Staying physically active could help ward off brain damage

By Deb Song

Staying physically active as you age could ward off brain damage that can limit mobility, according to a study conducted by Alzheimer’s disease researchers at Rush University Medical Center.

The study showed that older people who are physically active may be protecting themselves from the effects of small areas of brain damage that can affect their movement abilities. The results of the study were published on March 11 in Neurology, the medical journal of the American Academy of Neurology.

Small areas of brain damage called white matter hyper intensities are seen in MRI scans of many older patients, according to scientists from Rush. Higher levels of this damage have been linked to difficulty walking and other mobility problems.

"Preserving motor function is just as important as preserving mental function to maintain independence and quality of life in older age," says lead researcher Debra Fleischman, PhD, a professor in the departments of neurological sciences and behavioral sciences at Rush.
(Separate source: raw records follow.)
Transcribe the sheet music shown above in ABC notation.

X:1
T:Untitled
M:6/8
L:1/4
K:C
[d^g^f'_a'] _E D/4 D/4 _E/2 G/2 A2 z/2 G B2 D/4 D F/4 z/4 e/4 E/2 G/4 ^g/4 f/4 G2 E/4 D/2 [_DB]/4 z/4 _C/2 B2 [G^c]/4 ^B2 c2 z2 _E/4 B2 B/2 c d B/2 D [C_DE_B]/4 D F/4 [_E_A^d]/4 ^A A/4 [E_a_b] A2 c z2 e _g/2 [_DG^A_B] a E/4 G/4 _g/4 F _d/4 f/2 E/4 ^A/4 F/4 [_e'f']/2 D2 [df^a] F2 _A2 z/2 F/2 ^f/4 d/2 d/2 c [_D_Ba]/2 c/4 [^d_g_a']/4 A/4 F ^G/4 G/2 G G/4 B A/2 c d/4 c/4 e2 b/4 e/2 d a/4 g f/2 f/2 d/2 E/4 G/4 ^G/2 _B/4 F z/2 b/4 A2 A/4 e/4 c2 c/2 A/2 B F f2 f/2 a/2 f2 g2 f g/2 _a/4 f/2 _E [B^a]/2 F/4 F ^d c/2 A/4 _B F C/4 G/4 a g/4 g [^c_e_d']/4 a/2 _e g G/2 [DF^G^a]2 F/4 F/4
"Our results suggest that daily physical activity may be able to protect motor function from age-related injury to the brain."

Study monitored movement

For the study — which involved 167 patients with an average age of 80 — participants wore movement monitors on their wrists for up to 11 days. These devices measured exercise and non-exercise activity. Participants also took 11 tests of movement ability, and researchers used MRI scans to assess the level of white matter hyperintensities in the brain.
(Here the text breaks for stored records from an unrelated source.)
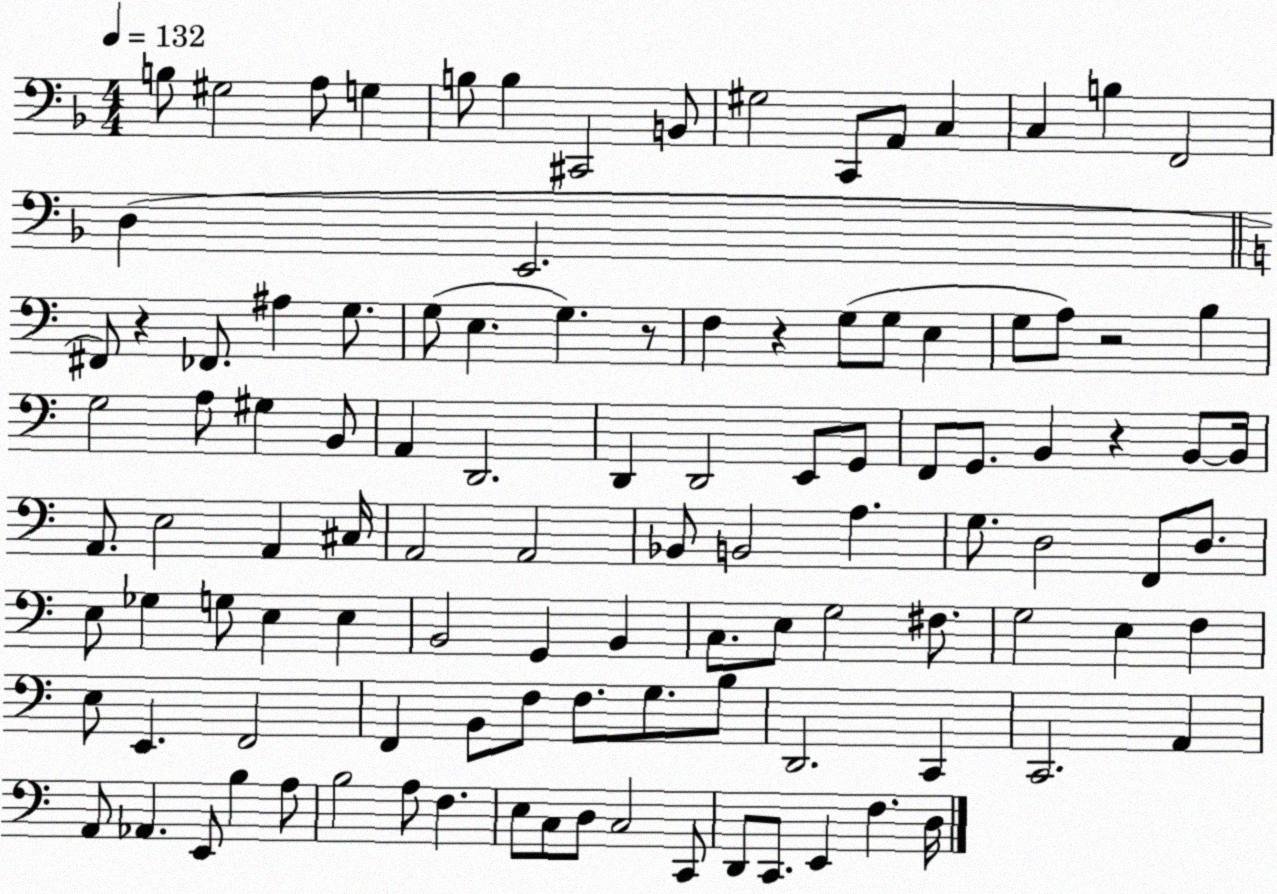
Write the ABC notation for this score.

X:1
T:Untitled
M:4/4
L:1/4
K:F
B,/2 ^G,2 A,/2 G, B,/2 B, ^C,,2 B,,/2 ^G,2 C,,/2 A,,/2 C, C, B, F,,2 D, E,,2 ^F,,/2 z _F,,/2 ^A, G,/2 G,/2 E, G, z/2 F, z G,/2 G,/2 E, G,/2 A,/2 z2 B, G,2 A,/2 ^G, B,,/2 A,, D,,2 D,, D,,2 E,,/2 G,,/2 F,,/2 G,,/2 B,, z B,,/2 B,,/4 A,,/2 E,2 A,, ^C,/4 A,,2 A,,2 _B,,/2 B,,2 A, G,/2 D,2 F,,/2 D,/2 E,/2 _G, G,/2 E, E, B,,2 G,, B,, C,/2 E,/2 G,2 ^F,/2 G,2 E, F, E,/2 E,, F,,2 F,, B,,/2 F,/2 F,/2 G,/2 B,/2 D,,2 C,, C,,2 A,, A,,/2 _A,, E,,/2 B, A,/2 B,2 A,/2 F, E,/2 C,/2 D,/2 C,2 C,,/2 D,,/2 C,,/2 E,, F, D,/4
The researchers found that seniors who exercised the most, even if they had high levels of brain damage, maintained their scores on the movement tests. However, brain damage was associated with lower scores on the movement tests among participants who exercised less.

The findings held after the researchers adjusted for other factors that might influence exercise, such as weight, depression, and conditions that affect blood circulation.

"Virtually everything about Alzheimer's and other dementia appears to be mitigated by physical exercise," says Fleischman. "I think that this study serves to make that case even more compelling."

'Don't have to run marathons'

Fleischman recommends people at any age perform some type of safe and enjoyable movement daily to protect motor function from brain injury that may occur as you get older.

“You don’t have to run marathons, but be active,” says Fleischman.

Fleischman sees a need for a more complete understanding of the biological mechanisms underlying chronic, late-life motor impairment, and the development of effective drug treatments to lessen the effects of brain injury on motor function.

“Until then, efforts to encourage an active lifestyle in older adults will be a critical element in meeting this public health challenge," she says.

The study was supported by the National Institute on Aging, National Institute of Minority Health and Health Disparities, Illinois Department of Public Health and Rush Translational Science Consortium.